While Singleton's debut started somewhat shaky, it certainly didn't end that way. Singleton's first career Major League hit was a solo shot to right field off Angels reliever Matt Shoemaker in the eighth inning of the Astros' 7-2 victory at Minute Maid Park.
"That's pretty impressive," manager Bo Porter said. "For your first Major League hit to be a home run, and it was a no doubt about it home run as well."
Singleton's day was not perfect, however. He committed two errors at first base and struck out twice. His first career RBI came off a bases loaded walk in a five-run third inning for Houston.
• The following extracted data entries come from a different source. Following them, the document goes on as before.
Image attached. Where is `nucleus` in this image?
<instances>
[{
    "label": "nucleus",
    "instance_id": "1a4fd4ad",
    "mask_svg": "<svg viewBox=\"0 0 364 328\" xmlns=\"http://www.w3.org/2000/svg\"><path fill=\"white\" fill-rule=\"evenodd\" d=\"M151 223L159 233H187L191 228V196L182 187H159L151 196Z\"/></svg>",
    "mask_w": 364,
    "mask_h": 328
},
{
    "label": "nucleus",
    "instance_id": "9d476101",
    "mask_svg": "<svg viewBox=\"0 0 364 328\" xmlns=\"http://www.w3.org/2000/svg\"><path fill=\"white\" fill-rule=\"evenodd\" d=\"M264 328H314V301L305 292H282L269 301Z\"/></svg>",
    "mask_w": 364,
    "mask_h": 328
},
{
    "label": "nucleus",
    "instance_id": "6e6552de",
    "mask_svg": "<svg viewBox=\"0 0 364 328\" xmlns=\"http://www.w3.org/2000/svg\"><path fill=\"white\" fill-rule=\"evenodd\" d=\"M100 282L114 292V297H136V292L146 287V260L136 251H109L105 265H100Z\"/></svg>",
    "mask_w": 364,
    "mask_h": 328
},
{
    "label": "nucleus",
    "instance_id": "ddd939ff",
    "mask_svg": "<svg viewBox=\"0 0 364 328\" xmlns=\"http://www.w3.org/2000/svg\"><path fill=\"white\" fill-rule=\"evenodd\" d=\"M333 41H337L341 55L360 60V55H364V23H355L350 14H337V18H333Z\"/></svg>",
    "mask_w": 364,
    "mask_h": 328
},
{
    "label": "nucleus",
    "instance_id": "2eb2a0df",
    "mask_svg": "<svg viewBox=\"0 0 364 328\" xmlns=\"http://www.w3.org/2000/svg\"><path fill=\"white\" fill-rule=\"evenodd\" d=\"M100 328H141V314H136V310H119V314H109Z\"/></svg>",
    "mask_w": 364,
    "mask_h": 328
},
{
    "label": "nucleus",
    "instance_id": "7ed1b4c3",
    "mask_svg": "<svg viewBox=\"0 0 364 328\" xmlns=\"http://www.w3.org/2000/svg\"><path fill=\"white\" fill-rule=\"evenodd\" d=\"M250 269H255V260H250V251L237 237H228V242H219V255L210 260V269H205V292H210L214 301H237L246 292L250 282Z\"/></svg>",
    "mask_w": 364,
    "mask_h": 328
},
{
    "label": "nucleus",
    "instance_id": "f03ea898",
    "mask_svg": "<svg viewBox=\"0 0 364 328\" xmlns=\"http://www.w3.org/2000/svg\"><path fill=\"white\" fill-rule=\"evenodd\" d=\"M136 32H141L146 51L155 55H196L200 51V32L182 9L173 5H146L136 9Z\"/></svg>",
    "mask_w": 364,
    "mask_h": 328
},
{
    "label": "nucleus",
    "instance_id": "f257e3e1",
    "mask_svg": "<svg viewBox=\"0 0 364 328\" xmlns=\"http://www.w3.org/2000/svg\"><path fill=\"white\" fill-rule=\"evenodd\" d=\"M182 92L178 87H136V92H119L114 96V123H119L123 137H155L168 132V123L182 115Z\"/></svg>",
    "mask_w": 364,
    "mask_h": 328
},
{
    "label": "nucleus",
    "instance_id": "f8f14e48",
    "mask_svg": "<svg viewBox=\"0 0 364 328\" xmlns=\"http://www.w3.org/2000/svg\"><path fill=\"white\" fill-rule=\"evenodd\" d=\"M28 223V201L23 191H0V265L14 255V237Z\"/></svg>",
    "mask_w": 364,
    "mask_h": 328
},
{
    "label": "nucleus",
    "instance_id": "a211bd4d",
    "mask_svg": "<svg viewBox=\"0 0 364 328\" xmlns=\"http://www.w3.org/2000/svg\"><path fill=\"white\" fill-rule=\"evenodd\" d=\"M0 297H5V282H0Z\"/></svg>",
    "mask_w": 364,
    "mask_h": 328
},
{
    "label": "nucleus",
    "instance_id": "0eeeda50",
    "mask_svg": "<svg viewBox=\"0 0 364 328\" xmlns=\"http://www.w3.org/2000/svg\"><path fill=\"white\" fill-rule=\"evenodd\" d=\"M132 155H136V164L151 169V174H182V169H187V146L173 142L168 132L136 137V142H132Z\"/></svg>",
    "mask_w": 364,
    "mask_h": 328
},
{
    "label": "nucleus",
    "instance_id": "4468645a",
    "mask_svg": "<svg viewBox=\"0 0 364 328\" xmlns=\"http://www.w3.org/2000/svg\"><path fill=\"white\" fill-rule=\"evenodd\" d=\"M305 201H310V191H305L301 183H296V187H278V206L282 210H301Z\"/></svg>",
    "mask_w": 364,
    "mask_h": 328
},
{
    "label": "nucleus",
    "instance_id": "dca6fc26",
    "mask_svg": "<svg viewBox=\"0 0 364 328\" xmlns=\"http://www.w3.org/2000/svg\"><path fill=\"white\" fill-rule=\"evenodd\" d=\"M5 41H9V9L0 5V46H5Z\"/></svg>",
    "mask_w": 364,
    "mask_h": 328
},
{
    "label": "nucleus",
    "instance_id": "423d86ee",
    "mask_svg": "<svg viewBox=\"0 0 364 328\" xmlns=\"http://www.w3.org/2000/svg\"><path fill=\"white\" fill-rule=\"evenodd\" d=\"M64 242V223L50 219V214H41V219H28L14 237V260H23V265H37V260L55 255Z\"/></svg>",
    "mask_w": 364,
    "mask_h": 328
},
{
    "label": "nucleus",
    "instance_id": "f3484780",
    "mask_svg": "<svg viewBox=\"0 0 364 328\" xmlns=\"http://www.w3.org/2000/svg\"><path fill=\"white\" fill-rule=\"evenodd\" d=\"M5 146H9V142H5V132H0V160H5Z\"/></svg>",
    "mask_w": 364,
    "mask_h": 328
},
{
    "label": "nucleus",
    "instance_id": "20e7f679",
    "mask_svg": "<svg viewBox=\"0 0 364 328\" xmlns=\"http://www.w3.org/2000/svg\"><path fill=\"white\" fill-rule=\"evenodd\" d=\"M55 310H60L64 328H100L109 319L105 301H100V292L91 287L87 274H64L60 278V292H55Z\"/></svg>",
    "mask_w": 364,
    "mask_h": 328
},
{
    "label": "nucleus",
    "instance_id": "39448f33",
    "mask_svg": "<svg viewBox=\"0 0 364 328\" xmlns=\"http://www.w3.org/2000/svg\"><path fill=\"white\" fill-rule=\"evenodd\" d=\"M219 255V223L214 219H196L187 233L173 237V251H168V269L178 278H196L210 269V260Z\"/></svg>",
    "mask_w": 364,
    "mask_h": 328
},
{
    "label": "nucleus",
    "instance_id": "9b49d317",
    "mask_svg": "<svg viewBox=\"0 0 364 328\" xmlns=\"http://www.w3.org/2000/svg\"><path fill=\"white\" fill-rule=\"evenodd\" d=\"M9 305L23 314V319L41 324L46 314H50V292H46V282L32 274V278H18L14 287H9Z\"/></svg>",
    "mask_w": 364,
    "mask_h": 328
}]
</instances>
He finished 1-for-3 with one hit, two RBIs, one run and one walk while batting sixth.
"I can't even go into words to describe how good it feels like," Singleton said.
Singleton gave the home run ball to his mother, who has a collection of other landmark baseballs and trophies from his career.
"He's put in the hard work, he's been very devoted and dedicated," Singleton's mother, Sherry, said. "He's been rewarded by the fruits of his labor, and we are grateful."
While Singleton sat at his locker at Minute Maid Park for the first time Tuesday and prepared himself for his first Major League game after signing a long-term contract a day earlier, Springer was asked what Astros fans can expect from his buddy.
"Get your popcorn ready," Springer said. "He can change the game at any time. He's going to learn and adjust and experience things and find out who he is as a hitter and he's going to adjust on the fly. I promise you, he's legit."
Singleton's arrival in Houston signaled another brick in the foundation for the rebuilding Astros, who are starting to tap more often into the highest ranked Minor League system in baseball.
The Astros announced on Monday they had signed Singleton, their No. 3 prospect, to a five-year contract with three club options that could keep him in an Astros uniform through 2021. The 22-year-old hit .267 with 37 runs, 10 doubles, 14 homers and 43 RBIs in 54 games. He had 42 walks and a .397 on-base percentage and showed great strike-zone discipline.
"What really led up to [the contract] is me getting out here and wanting to play baseball," Singleton said. "That's the biggest thing. I love the game, and any time you eliminate everything else and just go out and play ball and have fun, that's the biggest part of it."
The Astros had been using a platoon at first base for much of this season with right-hander Jesus Guzman and left-hander Marc Krauss, but not with good results. Singleton will become the starter at first base and should provide the power the Astros have been missing at the position.
"From an offensive standpoint, we have not clicked on all cylinders at this point in the season so far," Porter said. "Putting a guy like Jonathan Singleton in our lineup every day and what he is capable of doing, it's going to boost the production of our offense, but at the same time, the team is going to respond. We're not asking him to carry the team. He's going to be one of 25 guys and do his part."
Coming off a successful May in which the Astros posted their first winning record in a full month in nearly four years, the arrival of Singleton is another boost to the organization, general manager Jeff Luhnow said.
"It's a lot of fun to have this youth injected into the game right now, guys that are ready to contribute and help us win games and ultimately win a championship," Luhnow said.
Singleton learned of his callup while sitting on the couch in the clubhouse prior to Sunday's game in Oklahoma City. He hopped on a flight to Houston and took a physical before signing his contract, which is worth $10 million for five years at its base. He said he'll have his family in the stands tonight.
"It's been an overwhelming sensation since," Singleton said. "I honestly had no idea how long it would take for me to get here, but with hard work and dedication, anything is possible."
The contract represented the culmination of a roller coaster 18 months for Singleton, who was suspended for the first 50 games of last season following his second consecutive failed marijuana test. He wound up spending most of the season at Triple-A Oklahoma City and hit .220 with six homers and 31 RBIs in 73 games, prompting him to go to Puerto Rico last winter to get in more work.
"He wanted to go to winter ball and continue to get better and get more experience and really make up for the time he missed," Luhnow said. "He went to Puerto Rico and had a terrific winter, and came into Spring Training ready to compete and we really felt like he needed another 100 to 150 at-bats in Triple-A to see more successful results before we felt he would be truly ready to be here every day.
"He did that. He went down there, and for the last two months, he's performed. We feel like he's doing everything he needs to do to prove to us at his very young age that he's ready to continue it at the big league level for the rest of his career."
Springer, whose locker is just two away from Singleton, says he plans to tell Singleton to slow the game down and not try to do too much in his first few games. He's speaking from experience. Springer struggled mightily when he was called up April 16 before leading all AL rookies in homers (10), RBIs (25), runs (22) and slugging percentage (.647) in May.
"He's a guy that can change the game with one swing any time, and I'm excited to have him in there today," Springer said.
For now, Singleton is simply soaking in life as a Major Leaguer.
"It's definitely been a work in progress every day, and it's been leading up to today," he said. "Today is one of the happiest days of my life."